Stored records:
+---+

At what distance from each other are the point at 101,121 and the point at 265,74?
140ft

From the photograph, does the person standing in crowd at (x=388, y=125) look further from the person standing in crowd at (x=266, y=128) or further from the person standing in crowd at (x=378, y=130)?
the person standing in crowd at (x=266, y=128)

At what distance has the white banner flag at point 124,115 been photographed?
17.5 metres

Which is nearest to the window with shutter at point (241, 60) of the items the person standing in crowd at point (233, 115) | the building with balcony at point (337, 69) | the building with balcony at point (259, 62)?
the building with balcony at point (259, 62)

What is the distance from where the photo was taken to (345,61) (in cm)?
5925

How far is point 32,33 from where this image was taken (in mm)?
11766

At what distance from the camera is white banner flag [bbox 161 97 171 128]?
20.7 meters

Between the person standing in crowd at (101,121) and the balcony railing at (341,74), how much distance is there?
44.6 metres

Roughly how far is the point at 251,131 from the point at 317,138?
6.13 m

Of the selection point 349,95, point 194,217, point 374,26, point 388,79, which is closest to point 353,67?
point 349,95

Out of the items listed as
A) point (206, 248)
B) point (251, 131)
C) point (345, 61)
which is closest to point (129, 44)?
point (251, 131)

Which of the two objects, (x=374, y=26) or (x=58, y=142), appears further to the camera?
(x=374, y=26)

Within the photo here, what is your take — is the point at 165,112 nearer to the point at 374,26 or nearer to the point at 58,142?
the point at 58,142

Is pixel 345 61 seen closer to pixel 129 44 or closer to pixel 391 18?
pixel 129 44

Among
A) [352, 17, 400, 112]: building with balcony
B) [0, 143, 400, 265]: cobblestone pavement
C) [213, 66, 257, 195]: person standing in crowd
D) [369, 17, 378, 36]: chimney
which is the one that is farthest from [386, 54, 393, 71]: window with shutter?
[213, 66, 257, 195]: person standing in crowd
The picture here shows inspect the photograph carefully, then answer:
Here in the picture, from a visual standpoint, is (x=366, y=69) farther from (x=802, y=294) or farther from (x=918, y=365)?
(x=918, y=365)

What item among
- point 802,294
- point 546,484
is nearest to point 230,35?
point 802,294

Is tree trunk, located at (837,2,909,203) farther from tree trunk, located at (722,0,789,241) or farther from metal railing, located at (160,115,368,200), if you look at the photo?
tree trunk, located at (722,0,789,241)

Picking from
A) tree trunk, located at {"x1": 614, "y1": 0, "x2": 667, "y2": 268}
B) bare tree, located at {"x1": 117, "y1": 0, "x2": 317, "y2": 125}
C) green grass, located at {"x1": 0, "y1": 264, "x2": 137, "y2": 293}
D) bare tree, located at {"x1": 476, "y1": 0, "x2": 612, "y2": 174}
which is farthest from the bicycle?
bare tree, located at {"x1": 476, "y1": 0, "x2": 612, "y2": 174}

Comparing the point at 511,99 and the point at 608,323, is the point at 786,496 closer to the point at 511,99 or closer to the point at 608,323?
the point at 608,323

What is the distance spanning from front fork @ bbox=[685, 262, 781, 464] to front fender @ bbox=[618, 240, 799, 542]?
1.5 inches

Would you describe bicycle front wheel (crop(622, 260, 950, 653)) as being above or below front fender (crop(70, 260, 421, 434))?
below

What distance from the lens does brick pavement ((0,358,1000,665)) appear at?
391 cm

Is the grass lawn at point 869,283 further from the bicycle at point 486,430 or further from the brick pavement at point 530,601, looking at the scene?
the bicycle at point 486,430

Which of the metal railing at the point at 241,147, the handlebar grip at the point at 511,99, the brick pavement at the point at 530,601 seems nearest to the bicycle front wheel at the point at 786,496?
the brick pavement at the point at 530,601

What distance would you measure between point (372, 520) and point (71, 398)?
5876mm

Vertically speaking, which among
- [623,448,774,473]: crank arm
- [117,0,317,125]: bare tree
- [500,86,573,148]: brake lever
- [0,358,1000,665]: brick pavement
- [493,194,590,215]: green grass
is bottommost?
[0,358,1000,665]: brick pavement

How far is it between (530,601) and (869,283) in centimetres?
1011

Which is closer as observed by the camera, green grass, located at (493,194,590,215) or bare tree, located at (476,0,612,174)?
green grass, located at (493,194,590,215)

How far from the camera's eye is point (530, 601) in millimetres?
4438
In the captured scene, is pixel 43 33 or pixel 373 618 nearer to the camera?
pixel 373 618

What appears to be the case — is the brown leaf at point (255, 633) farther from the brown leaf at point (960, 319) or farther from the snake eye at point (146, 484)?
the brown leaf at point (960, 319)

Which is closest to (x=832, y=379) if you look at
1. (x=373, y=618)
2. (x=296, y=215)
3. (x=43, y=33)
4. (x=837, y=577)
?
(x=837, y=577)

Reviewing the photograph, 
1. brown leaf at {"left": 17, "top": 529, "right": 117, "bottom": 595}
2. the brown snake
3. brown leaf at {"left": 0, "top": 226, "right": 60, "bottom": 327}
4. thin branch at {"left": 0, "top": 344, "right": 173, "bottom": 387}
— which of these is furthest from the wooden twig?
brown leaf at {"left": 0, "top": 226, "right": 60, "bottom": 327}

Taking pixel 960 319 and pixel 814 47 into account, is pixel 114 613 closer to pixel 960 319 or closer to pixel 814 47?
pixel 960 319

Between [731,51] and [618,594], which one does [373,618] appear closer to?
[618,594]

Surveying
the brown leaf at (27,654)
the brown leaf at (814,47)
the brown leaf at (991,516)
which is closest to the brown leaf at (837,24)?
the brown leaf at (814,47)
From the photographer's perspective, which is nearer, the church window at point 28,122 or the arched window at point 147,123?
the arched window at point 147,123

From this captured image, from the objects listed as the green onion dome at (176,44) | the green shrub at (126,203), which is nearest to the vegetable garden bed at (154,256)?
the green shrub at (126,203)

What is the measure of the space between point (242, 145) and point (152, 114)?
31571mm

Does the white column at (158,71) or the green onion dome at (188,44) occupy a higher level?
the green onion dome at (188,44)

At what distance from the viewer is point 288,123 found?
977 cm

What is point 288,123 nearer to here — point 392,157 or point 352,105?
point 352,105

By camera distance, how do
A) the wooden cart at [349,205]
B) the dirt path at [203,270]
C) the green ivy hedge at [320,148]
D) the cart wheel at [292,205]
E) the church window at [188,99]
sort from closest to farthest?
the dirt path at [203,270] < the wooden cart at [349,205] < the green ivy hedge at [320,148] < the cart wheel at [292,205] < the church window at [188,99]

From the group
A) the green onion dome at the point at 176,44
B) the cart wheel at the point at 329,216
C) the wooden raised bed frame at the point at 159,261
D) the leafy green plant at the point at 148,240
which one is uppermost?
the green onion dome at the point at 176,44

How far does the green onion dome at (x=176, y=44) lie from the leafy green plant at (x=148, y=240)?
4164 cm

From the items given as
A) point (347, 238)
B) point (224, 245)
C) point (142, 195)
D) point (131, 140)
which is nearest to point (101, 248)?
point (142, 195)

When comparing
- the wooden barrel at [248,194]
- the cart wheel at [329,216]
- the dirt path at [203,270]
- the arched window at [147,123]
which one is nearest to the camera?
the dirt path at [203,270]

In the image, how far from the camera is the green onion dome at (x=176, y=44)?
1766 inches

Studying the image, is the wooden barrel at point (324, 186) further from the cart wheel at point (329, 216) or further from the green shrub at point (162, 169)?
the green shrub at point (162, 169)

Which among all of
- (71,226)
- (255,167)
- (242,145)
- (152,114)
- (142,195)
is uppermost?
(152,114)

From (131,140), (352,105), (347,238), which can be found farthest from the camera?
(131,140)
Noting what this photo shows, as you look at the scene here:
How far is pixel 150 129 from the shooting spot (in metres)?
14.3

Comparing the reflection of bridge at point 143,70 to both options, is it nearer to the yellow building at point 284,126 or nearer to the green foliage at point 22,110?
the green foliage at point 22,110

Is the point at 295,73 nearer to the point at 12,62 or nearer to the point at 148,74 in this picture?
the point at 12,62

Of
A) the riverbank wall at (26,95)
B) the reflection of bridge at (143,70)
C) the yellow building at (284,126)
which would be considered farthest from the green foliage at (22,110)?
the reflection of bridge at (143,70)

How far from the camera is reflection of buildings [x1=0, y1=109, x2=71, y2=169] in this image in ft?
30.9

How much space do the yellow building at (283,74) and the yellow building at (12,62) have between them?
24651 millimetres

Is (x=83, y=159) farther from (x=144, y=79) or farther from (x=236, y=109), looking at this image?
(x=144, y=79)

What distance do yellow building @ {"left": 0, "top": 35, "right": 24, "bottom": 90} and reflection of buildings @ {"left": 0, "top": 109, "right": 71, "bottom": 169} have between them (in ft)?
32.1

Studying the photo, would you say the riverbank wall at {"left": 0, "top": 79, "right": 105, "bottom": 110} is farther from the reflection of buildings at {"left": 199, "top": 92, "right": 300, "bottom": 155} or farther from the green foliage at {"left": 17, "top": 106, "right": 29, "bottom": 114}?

+---+

The problem: Print exactly the lines from the one with "In the image, how" through the end of the data, inclusive.

Result:
In the image, how far from the camera is the green onion dome at (x=176, y=44)?
1766 inches

Studying the image, is the wooden barrel at point (324, 186) further from the cart wheel at point (329, 216) or further from the green shrub at point (162, 169)?
the green shrub at point (162, 169)

Which among all of
- (71,226)
- (255,167)
- (242,145)
- (152,114)
- (142,195)
is uppermost?
(152,114)

From (131,140), (352,105), (347,238), which can be found farthest from the camera?
(131,140)
Noting what this photo shows, as you look at the scene here:
How far is pixel 150 129 from the shooting spot (in metres)?
14.3

Comparing the reflection of bridge at point 143,70 to both options, is it nearer to the yellow building at point 284,126 or nearer to the green foliage at point 22,110?
the green foliage at point 22,110

Is the point at 295,73 nearer to the point at 12,62 or nearer to the point at 148,74 in this picture?
the point at 12,62

Of
A) the riverbank wall at (26,95)
B) the reflection of bridge at (143,70)
C) the yellow building at (284,126)
which would be considered farthest from the green foliage at (22,110)?
the reflection of bridge at (143,70)

How far from the camera is reflection of buildings [x1=0, y1=109, x2=71, y2=169] in this image in ft?
30.9

How much space do the yellow building at (283,74) and the yellow building at (12,62) have between them?
24651 millimetres

Is (x=83, y=159) farther from (x=144, y=79) or farther from (x=236, y=109), looking at this image?
(x=144, y=79)

What distance do yellow building @ {"left": 0, "top": 35, "right": 24, "bottom": 90} and reflection of buildings @ {"left": 0, "top": 109, "right": 71, "bottom": 169} have between them (in ft)?
32.1

Studying the photo, would you say the riverbank wall at {"left": 0, "top": 79, "right": 105, "bottom": 110} is farther from the reflection of buildings at {"left": 199, "top": 92, "right": 300, "bottom": 155} or farther from the green foliage at {"left": 17, "top": 106, "right": 29, "bottom": 114}?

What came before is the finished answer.